===== Task material =====

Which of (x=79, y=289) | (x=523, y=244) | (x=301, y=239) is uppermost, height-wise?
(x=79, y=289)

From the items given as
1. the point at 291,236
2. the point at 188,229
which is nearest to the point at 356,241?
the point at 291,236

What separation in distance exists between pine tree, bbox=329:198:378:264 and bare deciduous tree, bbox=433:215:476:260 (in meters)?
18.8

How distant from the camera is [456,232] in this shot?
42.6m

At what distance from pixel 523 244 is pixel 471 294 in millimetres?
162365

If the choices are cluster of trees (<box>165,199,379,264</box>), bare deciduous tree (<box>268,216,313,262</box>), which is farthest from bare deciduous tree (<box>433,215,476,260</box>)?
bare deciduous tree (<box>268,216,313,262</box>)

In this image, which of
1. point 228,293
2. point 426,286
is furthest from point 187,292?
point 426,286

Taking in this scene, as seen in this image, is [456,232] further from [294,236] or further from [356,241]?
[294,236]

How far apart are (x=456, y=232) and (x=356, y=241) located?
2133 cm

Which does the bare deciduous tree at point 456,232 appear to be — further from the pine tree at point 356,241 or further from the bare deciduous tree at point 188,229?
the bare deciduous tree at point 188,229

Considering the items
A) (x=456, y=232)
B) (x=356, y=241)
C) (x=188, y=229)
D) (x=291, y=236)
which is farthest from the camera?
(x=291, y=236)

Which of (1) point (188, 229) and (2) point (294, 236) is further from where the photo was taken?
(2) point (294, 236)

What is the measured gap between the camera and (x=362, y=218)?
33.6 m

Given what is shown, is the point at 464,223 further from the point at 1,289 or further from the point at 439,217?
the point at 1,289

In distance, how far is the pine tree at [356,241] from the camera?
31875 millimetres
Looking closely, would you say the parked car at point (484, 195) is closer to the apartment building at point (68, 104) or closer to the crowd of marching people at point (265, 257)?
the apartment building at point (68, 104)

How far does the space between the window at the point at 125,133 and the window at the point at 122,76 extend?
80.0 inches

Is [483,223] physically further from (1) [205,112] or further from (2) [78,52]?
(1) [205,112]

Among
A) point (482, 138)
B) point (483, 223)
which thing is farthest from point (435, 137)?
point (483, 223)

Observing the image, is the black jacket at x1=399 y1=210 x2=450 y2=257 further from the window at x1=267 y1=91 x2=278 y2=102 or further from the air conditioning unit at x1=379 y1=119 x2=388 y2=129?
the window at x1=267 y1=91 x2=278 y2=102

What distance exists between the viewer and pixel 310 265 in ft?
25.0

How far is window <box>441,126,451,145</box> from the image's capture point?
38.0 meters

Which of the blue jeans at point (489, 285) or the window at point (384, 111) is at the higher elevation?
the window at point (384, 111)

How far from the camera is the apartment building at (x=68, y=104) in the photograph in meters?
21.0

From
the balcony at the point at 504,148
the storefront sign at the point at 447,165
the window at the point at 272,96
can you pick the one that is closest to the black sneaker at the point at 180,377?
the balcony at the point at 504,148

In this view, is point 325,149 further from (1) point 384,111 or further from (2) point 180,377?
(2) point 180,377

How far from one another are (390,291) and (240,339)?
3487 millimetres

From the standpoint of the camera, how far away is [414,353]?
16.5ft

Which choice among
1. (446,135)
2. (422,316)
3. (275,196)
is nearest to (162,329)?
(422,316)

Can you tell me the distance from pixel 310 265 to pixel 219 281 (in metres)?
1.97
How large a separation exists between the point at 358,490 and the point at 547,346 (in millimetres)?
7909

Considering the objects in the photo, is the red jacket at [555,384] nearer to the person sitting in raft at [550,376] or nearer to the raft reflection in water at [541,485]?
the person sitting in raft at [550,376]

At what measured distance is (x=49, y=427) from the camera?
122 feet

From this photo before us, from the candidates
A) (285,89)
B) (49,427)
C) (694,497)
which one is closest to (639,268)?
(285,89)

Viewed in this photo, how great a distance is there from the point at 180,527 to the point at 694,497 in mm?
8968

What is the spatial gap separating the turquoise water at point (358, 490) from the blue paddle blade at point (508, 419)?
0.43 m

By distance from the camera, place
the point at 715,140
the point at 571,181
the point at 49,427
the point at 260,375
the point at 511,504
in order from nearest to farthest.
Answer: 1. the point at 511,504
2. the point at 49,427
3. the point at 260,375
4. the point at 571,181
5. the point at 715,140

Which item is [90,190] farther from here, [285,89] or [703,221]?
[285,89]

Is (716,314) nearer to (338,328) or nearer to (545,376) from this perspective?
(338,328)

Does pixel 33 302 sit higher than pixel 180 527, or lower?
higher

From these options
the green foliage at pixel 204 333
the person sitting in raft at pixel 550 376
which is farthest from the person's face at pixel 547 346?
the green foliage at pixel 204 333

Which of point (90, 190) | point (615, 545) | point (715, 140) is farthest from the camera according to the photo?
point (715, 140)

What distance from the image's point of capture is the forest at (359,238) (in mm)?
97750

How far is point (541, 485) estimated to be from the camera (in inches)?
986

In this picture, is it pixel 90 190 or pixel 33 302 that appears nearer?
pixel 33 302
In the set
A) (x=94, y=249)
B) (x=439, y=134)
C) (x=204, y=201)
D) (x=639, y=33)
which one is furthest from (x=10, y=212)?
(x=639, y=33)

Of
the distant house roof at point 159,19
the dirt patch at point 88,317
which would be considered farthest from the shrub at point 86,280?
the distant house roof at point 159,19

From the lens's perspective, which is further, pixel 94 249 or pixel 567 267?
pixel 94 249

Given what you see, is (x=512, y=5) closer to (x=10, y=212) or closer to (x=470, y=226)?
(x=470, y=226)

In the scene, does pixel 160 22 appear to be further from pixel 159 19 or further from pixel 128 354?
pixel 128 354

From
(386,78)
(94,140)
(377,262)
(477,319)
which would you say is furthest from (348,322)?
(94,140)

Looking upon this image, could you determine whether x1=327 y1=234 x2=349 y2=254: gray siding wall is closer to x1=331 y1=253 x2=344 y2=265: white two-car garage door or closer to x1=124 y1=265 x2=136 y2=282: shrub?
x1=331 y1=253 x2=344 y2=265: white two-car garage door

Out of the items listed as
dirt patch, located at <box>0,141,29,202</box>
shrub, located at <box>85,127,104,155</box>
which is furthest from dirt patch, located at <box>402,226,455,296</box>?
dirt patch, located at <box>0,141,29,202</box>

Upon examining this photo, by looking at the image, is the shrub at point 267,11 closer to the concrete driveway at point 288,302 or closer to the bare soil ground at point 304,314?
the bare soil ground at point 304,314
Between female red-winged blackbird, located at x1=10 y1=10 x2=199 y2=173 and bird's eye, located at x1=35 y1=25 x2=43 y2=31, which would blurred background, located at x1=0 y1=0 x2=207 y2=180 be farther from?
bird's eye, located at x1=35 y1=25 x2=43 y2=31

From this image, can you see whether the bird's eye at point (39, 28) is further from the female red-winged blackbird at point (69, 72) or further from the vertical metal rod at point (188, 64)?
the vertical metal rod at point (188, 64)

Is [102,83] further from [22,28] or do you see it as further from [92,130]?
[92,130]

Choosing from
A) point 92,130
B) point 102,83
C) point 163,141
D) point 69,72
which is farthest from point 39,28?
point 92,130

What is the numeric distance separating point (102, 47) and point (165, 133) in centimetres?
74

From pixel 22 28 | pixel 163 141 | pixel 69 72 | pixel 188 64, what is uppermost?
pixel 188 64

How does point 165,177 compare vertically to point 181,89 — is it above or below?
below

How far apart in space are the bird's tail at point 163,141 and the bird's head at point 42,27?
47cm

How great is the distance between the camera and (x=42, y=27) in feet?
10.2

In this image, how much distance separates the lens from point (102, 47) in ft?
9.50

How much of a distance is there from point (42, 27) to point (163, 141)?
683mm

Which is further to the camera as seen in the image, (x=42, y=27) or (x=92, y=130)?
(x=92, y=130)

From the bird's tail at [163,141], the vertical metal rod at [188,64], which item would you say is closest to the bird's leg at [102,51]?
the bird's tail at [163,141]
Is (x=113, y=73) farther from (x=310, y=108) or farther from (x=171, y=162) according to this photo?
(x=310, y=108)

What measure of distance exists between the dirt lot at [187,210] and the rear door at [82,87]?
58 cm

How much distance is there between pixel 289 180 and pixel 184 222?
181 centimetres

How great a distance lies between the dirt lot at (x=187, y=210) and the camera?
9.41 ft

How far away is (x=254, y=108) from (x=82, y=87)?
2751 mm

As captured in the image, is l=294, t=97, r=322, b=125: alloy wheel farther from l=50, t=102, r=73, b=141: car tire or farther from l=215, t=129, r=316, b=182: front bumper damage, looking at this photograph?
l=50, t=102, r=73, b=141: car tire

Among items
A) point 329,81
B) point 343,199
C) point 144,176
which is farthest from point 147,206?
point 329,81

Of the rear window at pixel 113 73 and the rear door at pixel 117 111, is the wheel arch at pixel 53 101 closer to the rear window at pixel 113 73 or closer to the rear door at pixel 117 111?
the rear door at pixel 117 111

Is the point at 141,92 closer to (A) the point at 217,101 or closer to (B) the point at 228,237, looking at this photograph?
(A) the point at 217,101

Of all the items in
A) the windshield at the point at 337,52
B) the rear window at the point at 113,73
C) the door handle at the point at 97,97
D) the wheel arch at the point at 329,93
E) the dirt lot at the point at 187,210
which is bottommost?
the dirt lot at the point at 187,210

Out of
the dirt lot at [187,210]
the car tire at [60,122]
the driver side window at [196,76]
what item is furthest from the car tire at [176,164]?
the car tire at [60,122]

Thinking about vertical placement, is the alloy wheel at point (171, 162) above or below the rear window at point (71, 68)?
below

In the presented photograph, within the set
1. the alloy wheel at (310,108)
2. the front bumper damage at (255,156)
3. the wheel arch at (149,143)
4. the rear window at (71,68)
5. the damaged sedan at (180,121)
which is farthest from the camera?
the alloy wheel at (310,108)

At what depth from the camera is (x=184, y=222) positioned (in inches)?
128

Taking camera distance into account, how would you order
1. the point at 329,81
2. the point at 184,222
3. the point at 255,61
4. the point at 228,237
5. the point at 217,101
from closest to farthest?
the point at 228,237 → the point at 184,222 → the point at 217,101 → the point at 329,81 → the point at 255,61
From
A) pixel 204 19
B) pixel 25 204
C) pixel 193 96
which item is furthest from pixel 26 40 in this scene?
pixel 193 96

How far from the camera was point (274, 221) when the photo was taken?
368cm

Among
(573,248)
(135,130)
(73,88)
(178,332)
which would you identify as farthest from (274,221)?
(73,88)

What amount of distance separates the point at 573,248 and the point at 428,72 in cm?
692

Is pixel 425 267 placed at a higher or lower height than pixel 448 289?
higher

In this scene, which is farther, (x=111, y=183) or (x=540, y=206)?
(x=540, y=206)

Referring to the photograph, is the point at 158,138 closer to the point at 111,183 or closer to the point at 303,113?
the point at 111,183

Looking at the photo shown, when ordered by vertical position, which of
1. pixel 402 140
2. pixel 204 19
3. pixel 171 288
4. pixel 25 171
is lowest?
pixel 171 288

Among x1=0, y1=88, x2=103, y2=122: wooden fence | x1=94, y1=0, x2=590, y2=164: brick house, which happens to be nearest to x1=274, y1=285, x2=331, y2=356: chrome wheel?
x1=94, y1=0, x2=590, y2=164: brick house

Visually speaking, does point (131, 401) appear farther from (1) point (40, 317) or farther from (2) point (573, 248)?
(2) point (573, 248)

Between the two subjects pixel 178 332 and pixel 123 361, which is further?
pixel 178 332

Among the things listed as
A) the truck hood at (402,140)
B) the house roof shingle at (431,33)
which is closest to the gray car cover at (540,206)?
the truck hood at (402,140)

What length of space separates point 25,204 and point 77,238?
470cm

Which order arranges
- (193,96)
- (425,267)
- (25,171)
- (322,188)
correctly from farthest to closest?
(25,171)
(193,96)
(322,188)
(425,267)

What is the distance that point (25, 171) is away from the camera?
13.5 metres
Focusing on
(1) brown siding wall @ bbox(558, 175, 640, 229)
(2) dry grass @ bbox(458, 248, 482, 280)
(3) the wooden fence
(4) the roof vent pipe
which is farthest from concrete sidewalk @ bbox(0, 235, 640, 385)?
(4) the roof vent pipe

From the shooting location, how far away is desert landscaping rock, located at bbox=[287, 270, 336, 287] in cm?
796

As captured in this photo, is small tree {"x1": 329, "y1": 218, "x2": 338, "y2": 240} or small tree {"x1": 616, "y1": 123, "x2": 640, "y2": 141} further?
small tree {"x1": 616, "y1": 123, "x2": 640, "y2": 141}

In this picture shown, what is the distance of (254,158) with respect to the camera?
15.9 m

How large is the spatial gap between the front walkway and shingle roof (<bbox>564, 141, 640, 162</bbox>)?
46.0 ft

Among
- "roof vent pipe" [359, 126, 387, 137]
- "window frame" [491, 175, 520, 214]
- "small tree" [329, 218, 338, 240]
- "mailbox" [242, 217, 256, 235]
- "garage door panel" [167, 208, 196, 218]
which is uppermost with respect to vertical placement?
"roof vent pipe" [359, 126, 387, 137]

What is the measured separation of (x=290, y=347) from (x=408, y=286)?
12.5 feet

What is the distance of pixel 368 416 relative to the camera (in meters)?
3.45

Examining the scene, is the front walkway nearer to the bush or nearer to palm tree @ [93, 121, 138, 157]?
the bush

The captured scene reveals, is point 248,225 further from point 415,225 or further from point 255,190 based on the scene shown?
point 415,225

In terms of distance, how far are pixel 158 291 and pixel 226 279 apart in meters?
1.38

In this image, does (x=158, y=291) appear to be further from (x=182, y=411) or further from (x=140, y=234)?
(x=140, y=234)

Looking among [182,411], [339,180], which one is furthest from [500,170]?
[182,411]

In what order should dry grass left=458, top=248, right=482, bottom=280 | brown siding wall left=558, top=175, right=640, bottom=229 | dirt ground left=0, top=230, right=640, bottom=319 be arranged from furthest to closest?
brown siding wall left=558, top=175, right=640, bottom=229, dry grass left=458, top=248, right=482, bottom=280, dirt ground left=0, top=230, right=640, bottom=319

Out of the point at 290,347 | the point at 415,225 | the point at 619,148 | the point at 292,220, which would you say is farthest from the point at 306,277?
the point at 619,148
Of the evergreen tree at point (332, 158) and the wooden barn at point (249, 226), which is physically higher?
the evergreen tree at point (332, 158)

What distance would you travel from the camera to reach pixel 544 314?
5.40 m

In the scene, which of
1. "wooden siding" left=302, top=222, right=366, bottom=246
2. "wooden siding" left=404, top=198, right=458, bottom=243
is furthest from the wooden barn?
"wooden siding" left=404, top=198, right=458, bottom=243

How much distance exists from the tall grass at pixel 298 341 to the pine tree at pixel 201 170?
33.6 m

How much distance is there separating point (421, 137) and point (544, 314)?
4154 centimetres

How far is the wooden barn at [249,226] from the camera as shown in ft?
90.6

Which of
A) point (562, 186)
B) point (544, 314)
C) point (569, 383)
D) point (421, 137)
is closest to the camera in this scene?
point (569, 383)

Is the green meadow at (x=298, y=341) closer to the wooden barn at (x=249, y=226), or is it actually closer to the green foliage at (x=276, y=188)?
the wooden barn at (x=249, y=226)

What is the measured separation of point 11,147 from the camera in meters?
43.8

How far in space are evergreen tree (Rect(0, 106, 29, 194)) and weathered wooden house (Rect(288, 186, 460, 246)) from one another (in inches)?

=====

Short exercise -
Render the material from the line containing "What distance would" through the final line of the material, both ends included, as a JSON list of strings with one string per line and blank lines omitted.

Output below -
[
  "What distance would you travel from the camera to reach pixel 544 314?",
  "5.40 m",
  "In the scene, which of",
  "1. \"wooden siding\" left=302, top=222, right=366, bottom=246",
  "2. \"wooden siding\" left=404, top=198, right=458, bottom=243",
  "is furthest from the wooden barn?",
  "\"wooden siding\" left=404, top=198, right=458, bottom=243",
  "How much distance exists from the tall grass at pixel 298 341 to the pine tree at pixel 201 170?",
  "33.6 m",
  "How much distance is there separating point (421, 137) and point (544, 314)?",
  "4154 centimetres",
  "How far is the wooden barn at [249,226] from the camera as shown in ft?",
  "90.6",
  "Which of",
  "A) point (562, 186)",
  "B) point (544, 314)",
  "C) point (569, 383)",
  "D) point (421, 137)",
  "is closest to the camera in this scene?",
  "point (569, 383)",
  "Is the green meadow at (x=298, y=341) closer to the wooden barn at (x=249, y=226), or is it actually closer to the green foliage at (x=276, y=188)?",
  "the wooden barn at (x=249, y=226)",
  "What is the measured separation of point 11,147 from the camera in meters?",
  "43.8",
  "How far in space are evergreen tree (Rect(0, 106, 29, 194)) and weathered wooden house (Rect(288, 186, 460, 246)) from one another (in inches)?"
]